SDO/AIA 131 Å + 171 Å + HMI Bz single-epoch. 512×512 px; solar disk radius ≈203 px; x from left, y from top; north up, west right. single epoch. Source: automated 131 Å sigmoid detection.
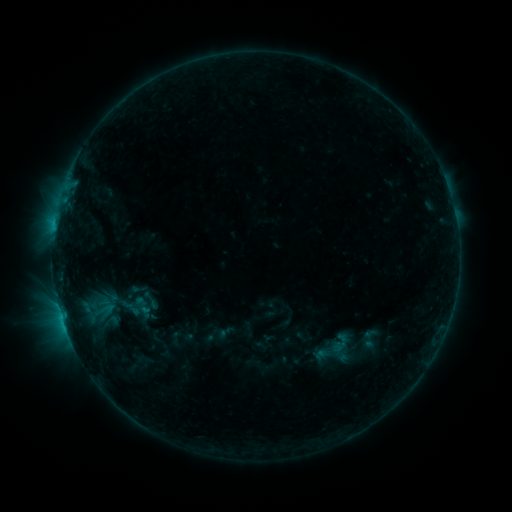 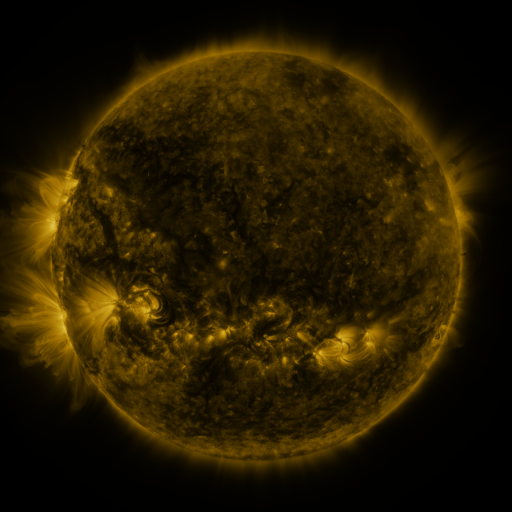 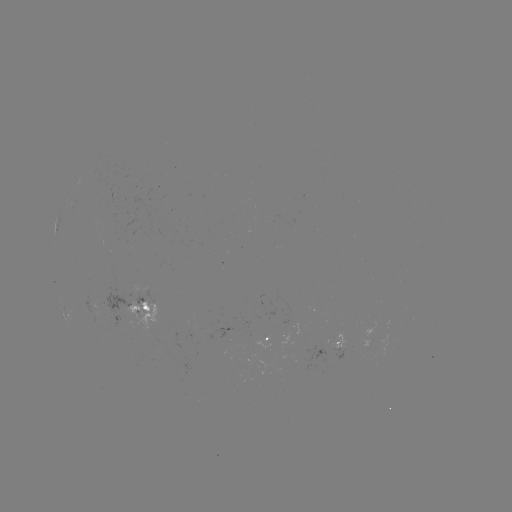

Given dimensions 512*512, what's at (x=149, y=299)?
sigmoid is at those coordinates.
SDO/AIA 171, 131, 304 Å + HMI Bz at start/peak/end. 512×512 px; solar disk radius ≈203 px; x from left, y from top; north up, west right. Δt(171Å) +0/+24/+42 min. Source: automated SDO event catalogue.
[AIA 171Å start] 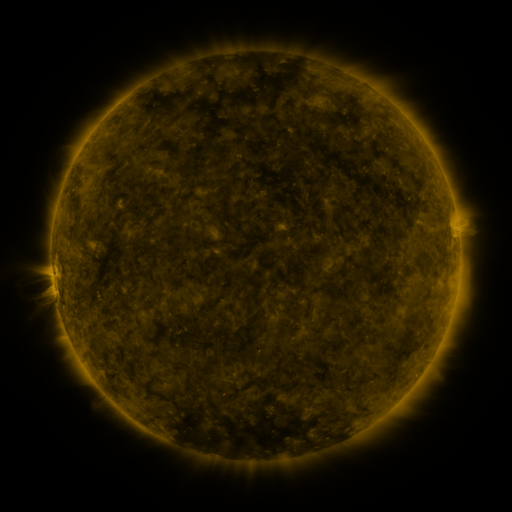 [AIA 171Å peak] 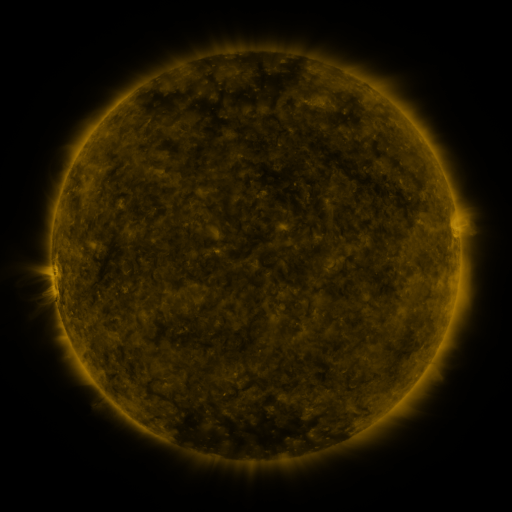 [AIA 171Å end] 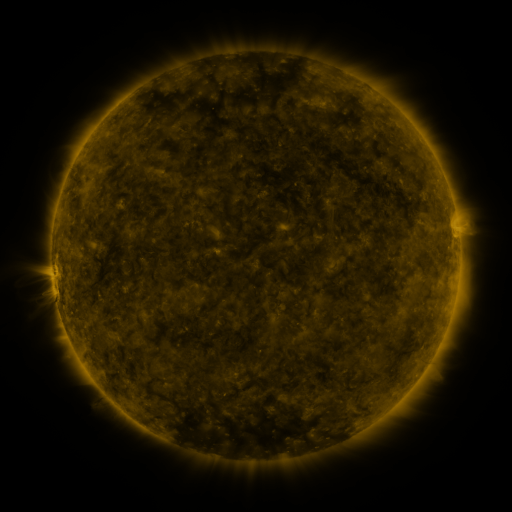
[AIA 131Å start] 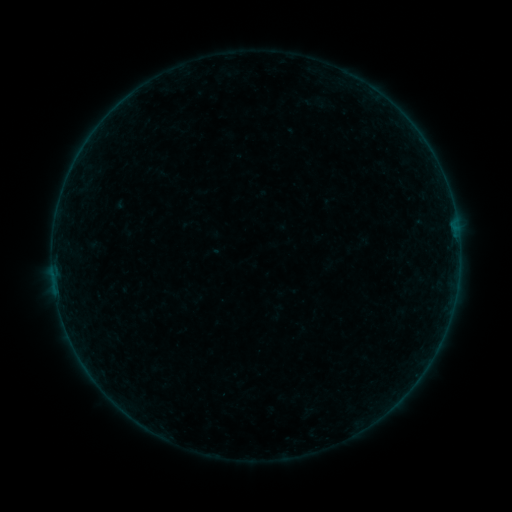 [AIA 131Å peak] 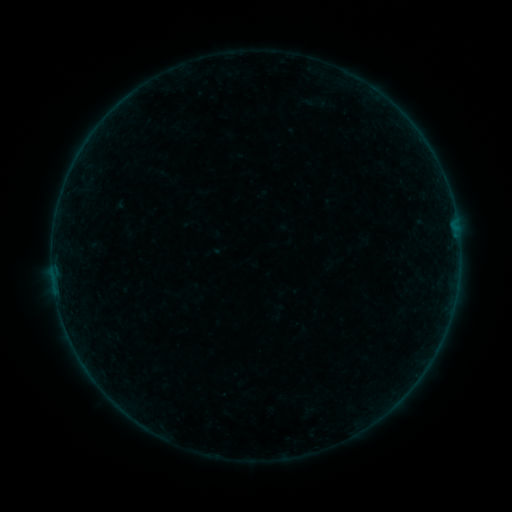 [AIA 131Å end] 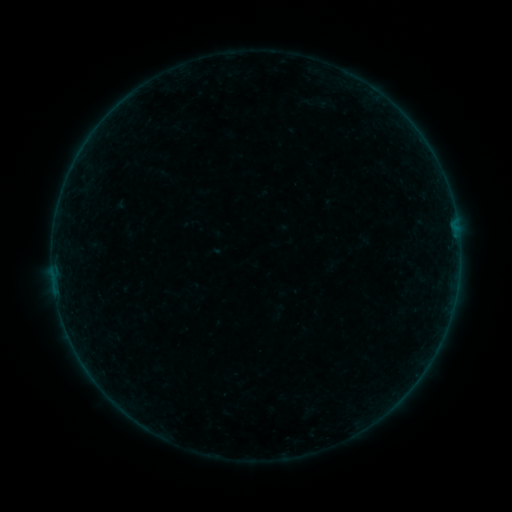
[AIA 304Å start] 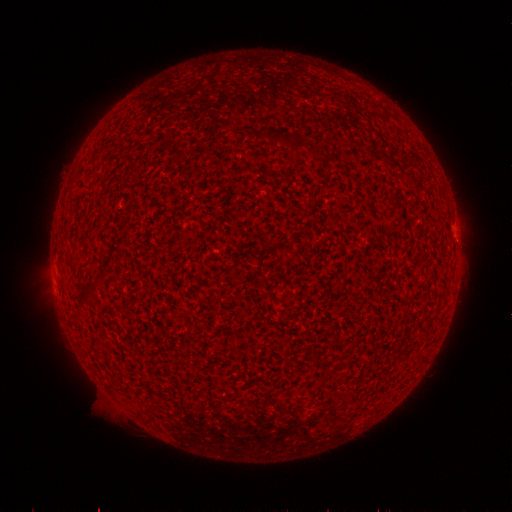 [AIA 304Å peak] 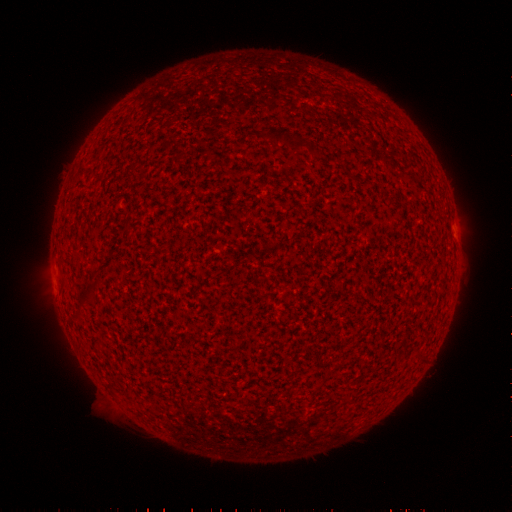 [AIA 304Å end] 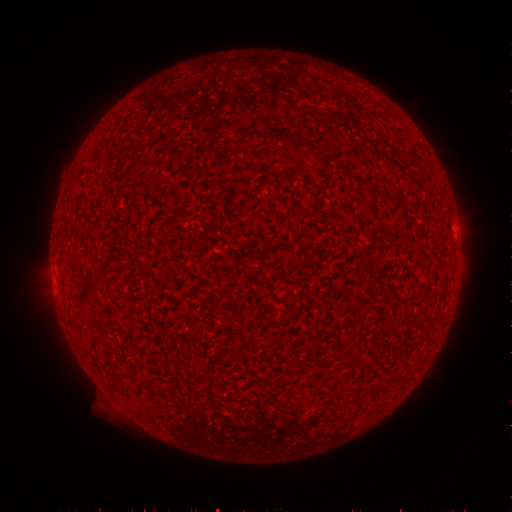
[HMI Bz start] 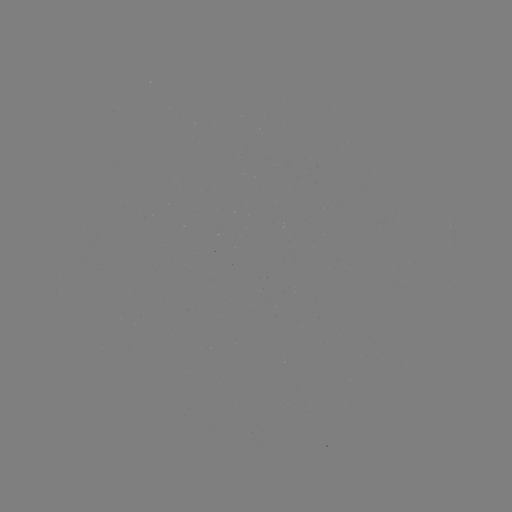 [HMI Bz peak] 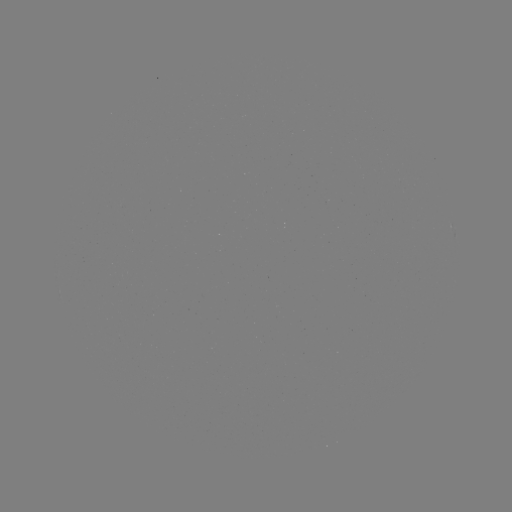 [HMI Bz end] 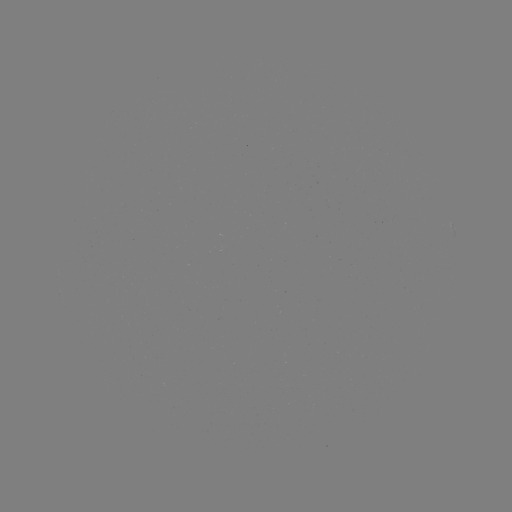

nothing was catalogued: no classed flare, no EUV trigger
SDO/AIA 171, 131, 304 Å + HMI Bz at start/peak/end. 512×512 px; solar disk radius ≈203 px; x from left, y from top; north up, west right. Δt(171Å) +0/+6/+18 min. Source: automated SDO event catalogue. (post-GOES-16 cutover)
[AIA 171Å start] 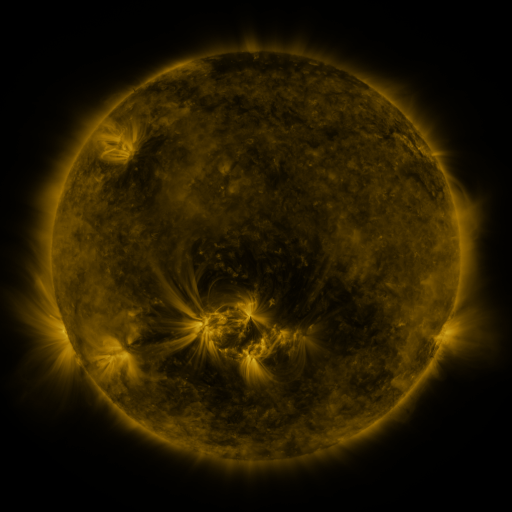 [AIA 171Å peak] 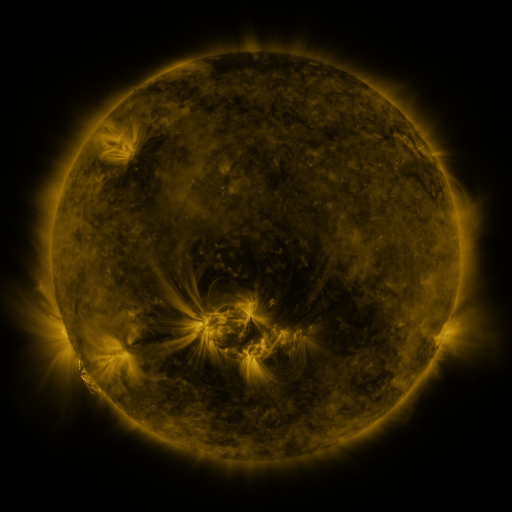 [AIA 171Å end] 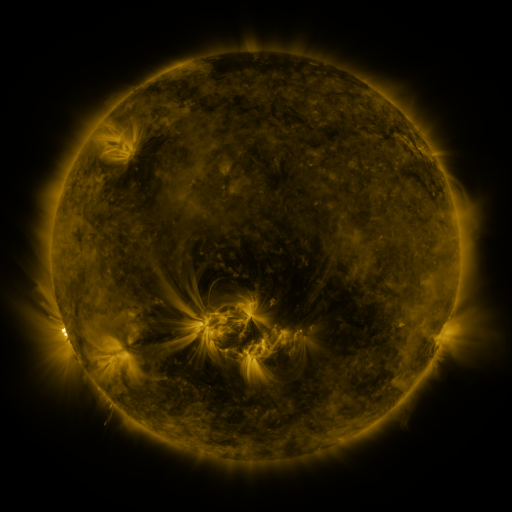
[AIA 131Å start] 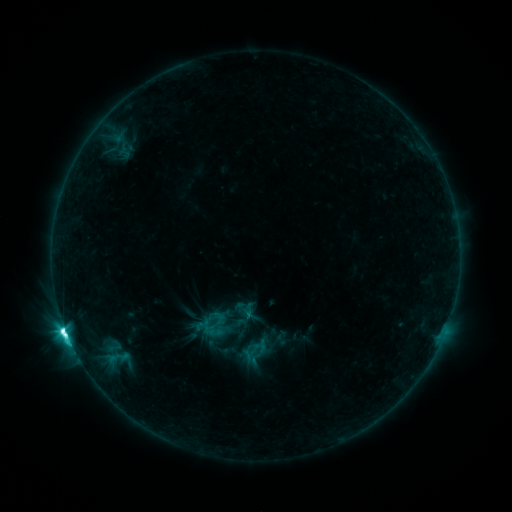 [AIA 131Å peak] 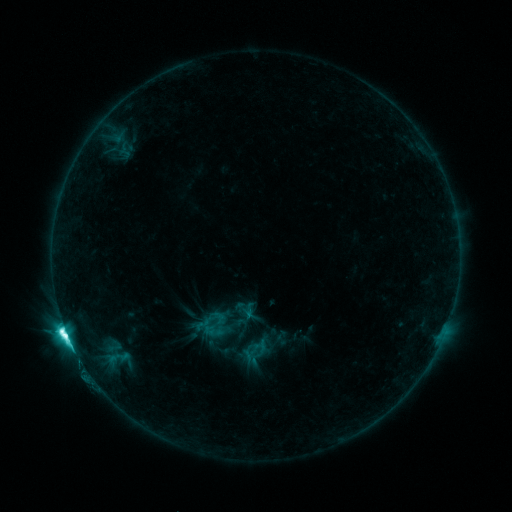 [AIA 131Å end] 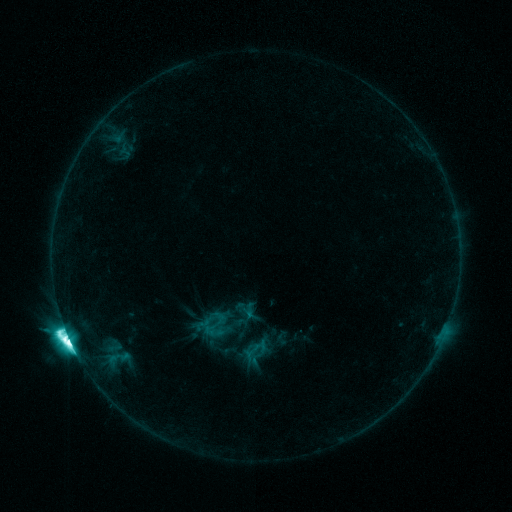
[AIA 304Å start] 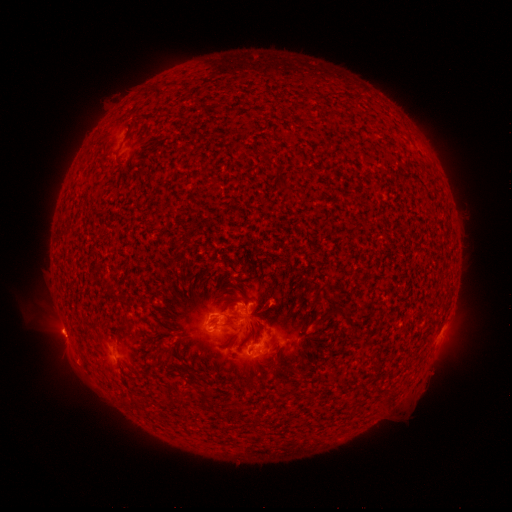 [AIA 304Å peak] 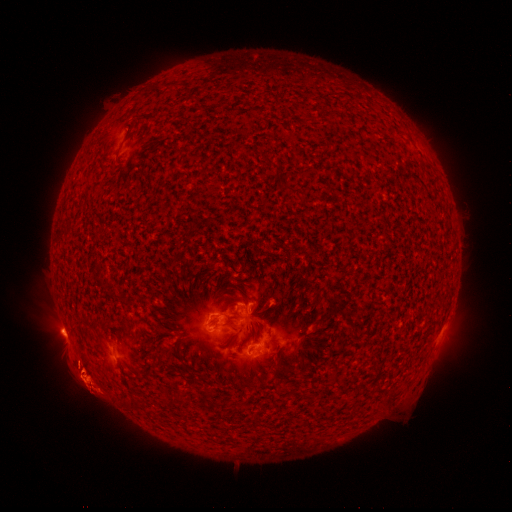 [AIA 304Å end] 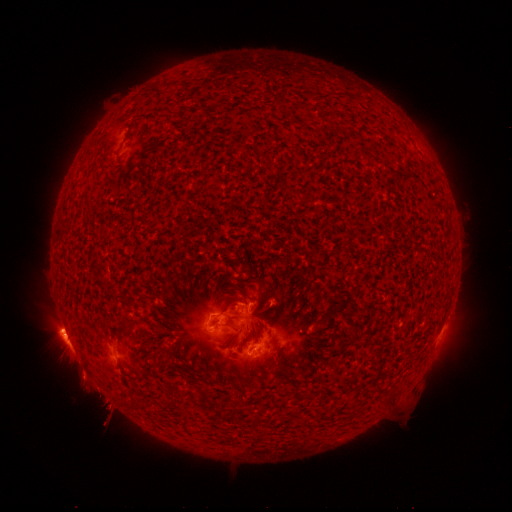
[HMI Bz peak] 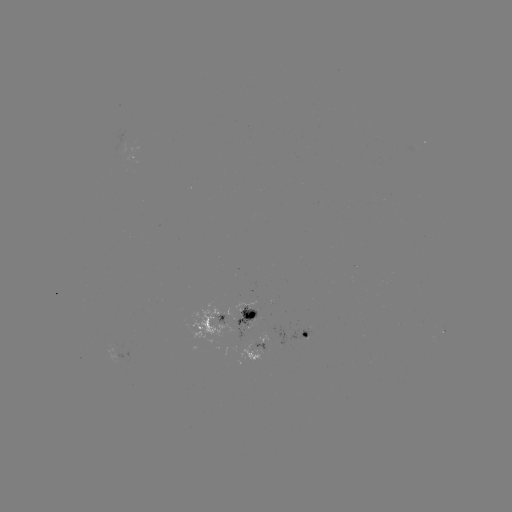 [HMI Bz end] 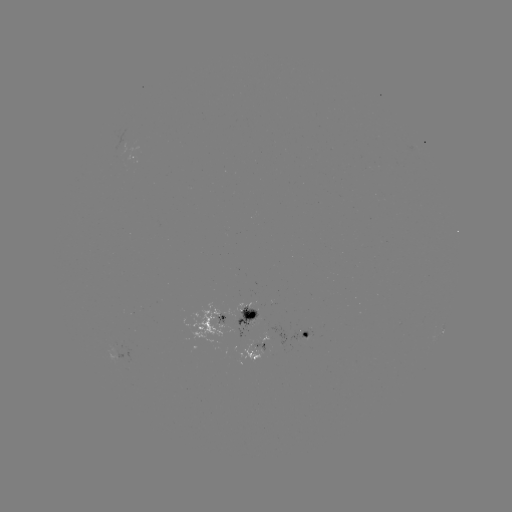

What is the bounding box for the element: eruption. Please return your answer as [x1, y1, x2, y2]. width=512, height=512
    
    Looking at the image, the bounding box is [55, 314, 131, 457].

GIVEN TASK
Please find every line of the data above that contains the word "solar" and copy each of those lines in full. Case counts.

REPLY
SDO/AIA 131 Å + 171 Å + HMI Bz single-epoch. 512×512 px; solar disk radius ≈203 px; x from left, y from top; north up, west right. single epoch. Source: automated 131 Å sigmoid detection.
SDO/AIA 171, 131, 304 Å + HMI Bz at start/peak/end. 512×512 px; solar disk radius ≈203 px; x from left, y from top; north up, west right. Δt(171Å) +0/+24/+42 min. Source: automated SDO event catalogue.
SDO/AIA 171, 131, 304 Å + HMI Bz at start/peak/end. 512×512 px; solar disk radius ≈203 px; x from left, y from top; north up, west right. Δt(171Å) +0/+6/+18 min. Source: automated SDO event catalogue. (post-GOES-16 cutover)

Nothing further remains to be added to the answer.